— Jakarta – Mantan Menteri Pemuda dan Olahraga, Roy Suryo, kembali menelan kekalahan dalam gugatan praperadilan yang diajukannya. Kali ini, Pengadilan Negeri Jakarta Selatan menolak permohonan praperadilan keempatnya yang mempersoalkan pencekalan atau larangan bepergian ke luar negeri.

Hakim tunggal I Ketut Darpawan menyatakan menolak seluruh permohonan praperadilan Roy Suryo. Penolakan ini didasari oleh perubahan status Roy Suryo dari tersangka menjadi terdakwa setelah berkas perkara pokoknya dilimpahkan ke pengadilan.

“Sejak perkara pokok dilimpahkan oleh penuntut umum kepada Pengadilan Negeri Jakarta Timur dan telah diregister, maka sejak saat itu kewenangan terkait perkara telah beralih kepada Pengadilan Negeri Jakarta Timur dan status pemohon telah berubah menjadi terdakwa,” jelas hakim.

Hakim juga menyoroti langkah hukum Roy Suryo yang mengajukan gugatan praperadilan satu per satu setelah perkara pokok masuk ke pengadilan. Menurut hakim, hal tersebut merupakan bentuk penyalahgunaan prosedur hukum.

“Namun jika pokok perkara telah dilimpahkan ke pengadilan, baru kemudian permohonan praperadilan diajukan satu per satu menggunakan Pasal 160 ayat 3, maka hal itu harus dianggap sebagai penyalahgunaan prosedur hukum,” ucap hakim, seraya memberikan catatan keras atas langkah hukum tersebut.

Polda Metro Jaya, selaku termohon, menyatakan menghormati putusan hakim. Pihaknya menegaskan bahwa proses penegakan hukum terhadap Roy Suryo telah dilakukan sesuai aturan.

Tiga Kekalahan Sebelumnya

Penolakan praperadilan keempat ini menambah daftar kekalahan Roy Suryo dalam upaya hukum serupa.

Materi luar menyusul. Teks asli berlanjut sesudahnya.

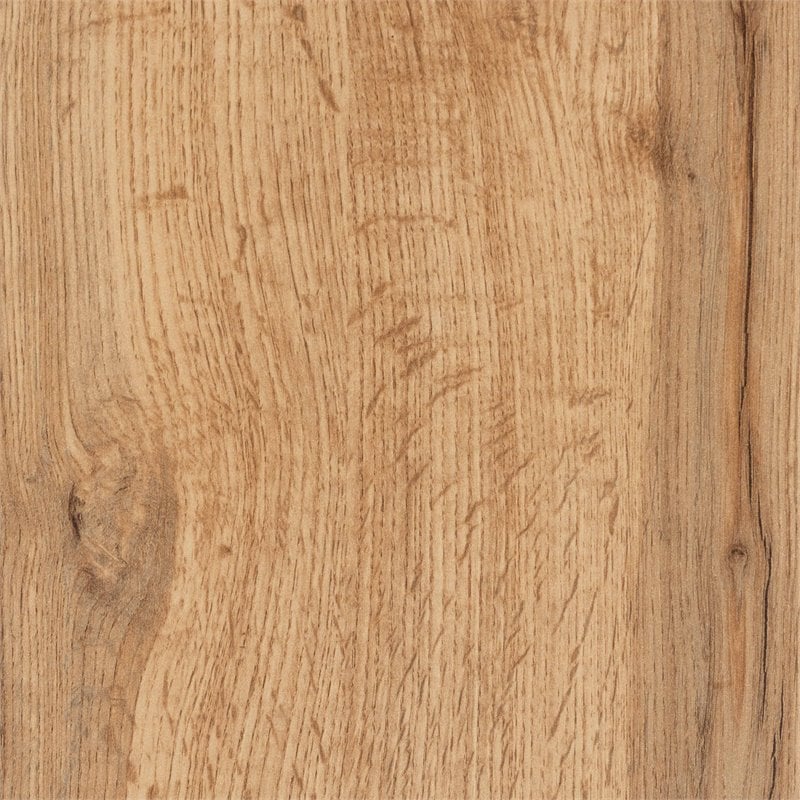 Bowery Hill Oak Brown Finished Wood 3-Door Shoe Storage Cabinet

Sebelumnya, tiga gugatan praperadilan lain yang diajukan Roy Suryo juga telah diputus oleh hakim Pengadilan Negeri Jakarta Selatan.

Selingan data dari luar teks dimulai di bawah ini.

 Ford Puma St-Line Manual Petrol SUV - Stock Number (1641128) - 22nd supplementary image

Pada gugatan praperadilan pertama, hakim mengabulkan sebagian permohonan terkait penggeledahan, penangkapan, dan penahanan Roy Suryo. Meskipun demikian, hakim menegaskan bahwa putusan tersebut tidak serta-merta membuat seluruh berkas penyidikan menjadi tidak sah.

Polda Metro Jaya kala itu menyatakan menghormati putusan hakim dan menegaskan bahwa status tersangka Roy Suryo dalam kasus dugaan pencemaran nama baik terkait ijazah palsu tidak dibatalkan.

Selanjutnya, pada praperadilan kedua, hakim menolak permohonan Roy Suryo terkait status tersangkanya. Hakim menilai Roy Suryo berupaya menunda sidang pokok perkara dan menyalahgunakan praperadilan.

Pada praperadilan ketiga, hakim juga tidak menerima permohonan Roy Suryo. Hakim menyatakan bahwa urusan ganti rugi telah diatur oleh pemerintah melalui Menteri Keuangan dan bukan merupakan ranah praperadilan.

Meskipun kalah berulang kali, Polda Metro Jaya menyatakan siap jika Roy Suryo mengajukan gugatan praperadilan lagi.